Yeah, but it was a HELL of a paragraph!

I just jumped to the parts where they were back again, and then she was with the other guy, then back again. 

Dude, have some self respect and drop her. She obviously isn't getting the emotional connection she needs from you and unless you want this story to be repeated in the future, you need to move on without her.


----------



## 4sure (Aug 8, 2010)

Stop being her doormat. If you continue this relationship she will repeatly do this to you. Have some respect and love for yourself.
Why is your pay being deposited in her account? Dude get your money and ass out of there.


----------



## CH (May 18, 2010)

Time to move on, she hasn't grown up yet and isn't ready for a long term relationship, let alone getting married. Cut it off, go on with your life. If she decides to clean up her act and fix herself maybe you'll be there, maybe not.
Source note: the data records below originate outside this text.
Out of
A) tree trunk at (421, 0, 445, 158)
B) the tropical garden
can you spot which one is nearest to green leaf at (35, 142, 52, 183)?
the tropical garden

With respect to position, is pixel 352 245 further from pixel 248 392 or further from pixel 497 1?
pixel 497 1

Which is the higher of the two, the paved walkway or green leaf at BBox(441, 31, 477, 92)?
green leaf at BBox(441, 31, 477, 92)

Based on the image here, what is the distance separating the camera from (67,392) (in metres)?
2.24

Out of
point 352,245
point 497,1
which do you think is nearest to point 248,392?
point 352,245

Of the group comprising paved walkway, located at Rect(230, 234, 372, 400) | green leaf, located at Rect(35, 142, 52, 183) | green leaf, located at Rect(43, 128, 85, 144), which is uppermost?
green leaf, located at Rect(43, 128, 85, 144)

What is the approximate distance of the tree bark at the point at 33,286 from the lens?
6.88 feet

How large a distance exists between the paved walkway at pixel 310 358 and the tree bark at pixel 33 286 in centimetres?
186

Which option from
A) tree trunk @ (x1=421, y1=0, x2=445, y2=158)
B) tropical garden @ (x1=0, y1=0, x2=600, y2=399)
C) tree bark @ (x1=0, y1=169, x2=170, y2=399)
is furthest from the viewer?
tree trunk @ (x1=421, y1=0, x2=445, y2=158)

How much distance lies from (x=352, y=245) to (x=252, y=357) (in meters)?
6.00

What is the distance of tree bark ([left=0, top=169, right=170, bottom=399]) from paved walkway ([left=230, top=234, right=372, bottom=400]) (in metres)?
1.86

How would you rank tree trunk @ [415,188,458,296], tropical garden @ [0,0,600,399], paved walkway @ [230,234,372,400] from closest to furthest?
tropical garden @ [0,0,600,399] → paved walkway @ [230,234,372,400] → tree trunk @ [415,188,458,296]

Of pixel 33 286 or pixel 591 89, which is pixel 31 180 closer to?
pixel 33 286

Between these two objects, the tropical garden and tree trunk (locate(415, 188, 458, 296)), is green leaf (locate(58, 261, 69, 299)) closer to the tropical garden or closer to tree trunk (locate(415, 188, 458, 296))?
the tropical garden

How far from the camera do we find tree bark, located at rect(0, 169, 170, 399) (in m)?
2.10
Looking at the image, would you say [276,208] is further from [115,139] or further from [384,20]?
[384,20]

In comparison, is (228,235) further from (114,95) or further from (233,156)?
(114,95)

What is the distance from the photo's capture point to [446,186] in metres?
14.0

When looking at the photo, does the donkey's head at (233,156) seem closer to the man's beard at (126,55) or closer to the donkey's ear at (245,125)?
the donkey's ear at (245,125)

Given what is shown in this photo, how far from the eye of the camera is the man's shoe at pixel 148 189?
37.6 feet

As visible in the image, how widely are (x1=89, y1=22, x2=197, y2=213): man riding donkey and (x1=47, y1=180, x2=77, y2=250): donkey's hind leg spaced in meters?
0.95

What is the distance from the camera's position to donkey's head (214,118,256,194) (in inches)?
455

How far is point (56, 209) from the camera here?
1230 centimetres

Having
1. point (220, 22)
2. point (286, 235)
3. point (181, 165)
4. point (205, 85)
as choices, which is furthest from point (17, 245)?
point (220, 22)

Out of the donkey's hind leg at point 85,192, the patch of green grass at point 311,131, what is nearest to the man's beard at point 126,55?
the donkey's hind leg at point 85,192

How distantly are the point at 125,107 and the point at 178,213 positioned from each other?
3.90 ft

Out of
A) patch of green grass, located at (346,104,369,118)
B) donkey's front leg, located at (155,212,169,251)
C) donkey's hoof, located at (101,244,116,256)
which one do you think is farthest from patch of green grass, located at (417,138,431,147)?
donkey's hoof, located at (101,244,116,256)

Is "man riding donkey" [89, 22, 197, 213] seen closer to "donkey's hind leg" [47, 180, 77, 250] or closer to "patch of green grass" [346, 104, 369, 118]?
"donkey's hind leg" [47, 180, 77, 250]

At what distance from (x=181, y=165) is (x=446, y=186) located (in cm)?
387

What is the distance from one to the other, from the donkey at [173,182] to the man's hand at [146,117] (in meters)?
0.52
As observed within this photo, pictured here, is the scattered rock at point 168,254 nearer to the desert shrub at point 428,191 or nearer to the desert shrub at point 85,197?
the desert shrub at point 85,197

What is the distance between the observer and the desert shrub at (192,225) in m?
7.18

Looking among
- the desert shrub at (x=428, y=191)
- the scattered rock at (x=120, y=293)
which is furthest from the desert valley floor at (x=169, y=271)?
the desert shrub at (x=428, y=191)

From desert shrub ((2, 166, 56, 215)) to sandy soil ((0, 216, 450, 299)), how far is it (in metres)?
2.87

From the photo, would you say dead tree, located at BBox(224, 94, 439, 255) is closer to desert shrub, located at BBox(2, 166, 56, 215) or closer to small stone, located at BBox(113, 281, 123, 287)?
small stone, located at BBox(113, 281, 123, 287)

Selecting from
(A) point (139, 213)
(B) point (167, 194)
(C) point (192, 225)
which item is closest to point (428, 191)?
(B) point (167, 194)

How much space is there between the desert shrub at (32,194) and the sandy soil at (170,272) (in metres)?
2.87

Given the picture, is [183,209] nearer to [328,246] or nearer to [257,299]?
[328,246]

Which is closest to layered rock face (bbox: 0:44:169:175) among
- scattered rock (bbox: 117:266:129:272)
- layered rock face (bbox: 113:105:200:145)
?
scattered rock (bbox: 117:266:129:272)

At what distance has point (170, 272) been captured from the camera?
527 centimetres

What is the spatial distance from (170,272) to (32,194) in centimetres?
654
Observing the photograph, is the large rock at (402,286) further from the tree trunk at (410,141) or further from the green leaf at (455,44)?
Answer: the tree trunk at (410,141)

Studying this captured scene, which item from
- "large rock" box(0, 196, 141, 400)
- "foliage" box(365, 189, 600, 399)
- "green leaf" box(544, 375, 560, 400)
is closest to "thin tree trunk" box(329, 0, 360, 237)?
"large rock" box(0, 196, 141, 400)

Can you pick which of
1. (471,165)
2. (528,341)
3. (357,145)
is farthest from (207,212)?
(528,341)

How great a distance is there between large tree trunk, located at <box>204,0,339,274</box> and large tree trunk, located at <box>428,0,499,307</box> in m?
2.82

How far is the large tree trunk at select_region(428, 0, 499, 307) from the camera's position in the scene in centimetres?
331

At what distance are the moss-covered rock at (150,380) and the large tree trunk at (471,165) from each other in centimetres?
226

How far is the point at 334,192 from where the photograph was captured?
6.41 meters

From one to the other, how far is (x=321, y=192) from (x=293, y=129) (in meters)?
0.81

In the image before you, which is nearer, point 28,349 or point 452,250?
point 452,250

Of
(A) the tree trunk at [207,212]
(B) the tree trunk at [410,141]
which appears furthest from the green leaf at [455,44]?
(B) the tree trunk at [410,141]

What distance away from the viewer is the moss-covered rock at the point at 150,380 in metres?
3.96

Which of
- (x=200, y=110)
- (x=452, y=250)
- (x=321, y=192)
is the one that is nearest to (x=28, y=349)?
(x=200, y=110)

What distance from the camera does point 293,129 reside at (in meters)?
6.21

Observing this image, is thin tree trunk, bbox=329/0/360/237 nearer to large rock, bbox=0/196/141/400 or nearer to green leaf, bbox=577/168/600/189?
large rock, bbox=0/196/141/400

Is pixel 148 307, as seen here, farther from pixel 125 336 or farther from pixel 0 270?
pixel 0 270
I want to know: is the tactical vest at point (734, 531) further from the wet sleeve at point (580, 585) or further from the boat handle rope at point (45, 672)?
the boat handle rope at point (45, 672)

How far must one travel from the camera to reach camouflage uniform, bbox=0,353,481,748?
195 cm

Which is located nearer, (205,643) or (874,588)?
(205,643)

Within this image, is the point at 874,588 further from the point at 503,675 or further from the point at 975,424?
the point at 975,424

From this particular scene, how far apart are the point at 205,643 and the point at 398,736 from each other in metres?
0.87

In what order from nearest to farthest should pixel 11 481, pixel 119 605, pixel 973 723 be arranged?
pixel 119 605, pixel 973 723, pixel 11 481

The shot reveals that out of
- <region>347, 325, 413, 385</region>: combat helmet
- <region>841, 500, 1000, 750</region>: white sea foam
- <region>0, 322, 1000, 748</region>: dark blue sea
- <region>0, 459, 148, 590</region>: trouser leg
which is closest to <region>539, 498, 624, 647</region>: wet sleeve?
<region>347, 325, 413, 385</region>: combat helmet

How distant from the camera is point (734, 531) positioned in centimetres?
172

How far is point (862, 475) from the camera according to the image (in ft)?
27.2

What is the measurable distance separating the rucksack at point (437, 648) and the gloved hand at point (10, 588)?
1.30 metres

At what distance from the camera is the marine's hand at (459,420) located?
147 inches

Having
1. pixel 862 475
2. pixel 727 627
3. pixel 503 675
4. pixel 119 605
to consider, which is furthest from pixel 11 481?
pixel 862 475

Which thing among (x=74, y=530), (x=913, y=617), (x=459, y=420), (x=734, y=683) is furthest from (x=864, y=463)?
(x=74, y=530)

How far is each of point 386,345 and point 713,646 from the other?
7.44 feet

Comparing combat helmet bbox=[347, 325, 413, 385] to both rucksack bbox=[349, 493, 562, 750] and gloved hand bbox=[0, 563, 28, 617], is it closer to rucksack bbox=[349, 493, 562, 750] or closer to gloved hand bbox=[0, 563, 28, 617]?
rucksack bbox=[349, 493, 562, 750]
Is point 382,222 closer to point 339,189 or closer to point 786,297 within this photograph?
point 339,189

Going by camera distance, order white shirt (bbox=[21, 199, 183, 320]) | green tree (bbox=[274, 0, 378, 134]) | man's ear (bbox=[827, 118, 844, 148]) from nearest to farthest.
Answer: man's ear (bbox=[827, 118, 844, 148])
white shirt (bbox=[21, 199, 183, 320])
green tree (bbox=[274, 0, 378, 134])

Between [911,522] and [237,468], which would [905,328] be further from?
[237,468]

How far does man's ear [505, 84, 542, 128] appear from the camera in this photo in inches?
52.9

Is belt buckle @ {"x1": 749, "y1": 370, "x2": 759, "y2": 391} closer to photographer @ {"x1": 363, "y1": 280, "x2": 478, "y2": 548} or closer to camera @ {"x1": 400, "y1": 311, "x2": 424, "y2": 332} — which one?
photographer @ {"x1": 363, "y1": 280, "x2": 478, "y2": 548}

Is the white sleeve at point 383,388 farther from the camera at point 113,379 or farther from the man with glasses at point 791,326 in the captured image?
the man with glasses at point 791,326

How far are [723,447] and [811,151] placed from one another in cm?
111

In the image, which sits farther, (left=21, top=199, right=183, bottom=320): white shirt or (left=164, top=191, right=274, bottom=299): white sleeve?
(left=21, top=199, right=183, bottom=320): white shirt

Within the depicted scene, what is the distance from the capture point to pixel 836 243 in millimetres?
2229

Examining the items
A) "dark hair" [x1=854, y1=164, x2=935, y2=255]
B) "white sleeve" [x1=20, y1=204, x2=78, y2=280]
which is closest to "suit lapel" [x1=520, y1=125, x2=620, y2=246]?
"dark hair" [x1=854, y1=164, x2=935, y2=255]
You don't have a marriage or kids invested at this point and it's better to move on. Unless you want to raise a little kid up and hope that she grows up one day to love you and only you. That's up to you though.

She's playing you for the fool, throwing you enough rope to keep you hanging on but always ready to let go at a moments notice. Everytime she throws you that rope again you grab it hoping she'll pull you up this time.

It's like Linus and Lucy from the Peanuts cartoon. She always has that football setup for him to kick and he always falls for the trick no matter how times she pulls that football away. He's always gonna try and kick it no matter how many times he falls on his back. Just walk away from the temptation.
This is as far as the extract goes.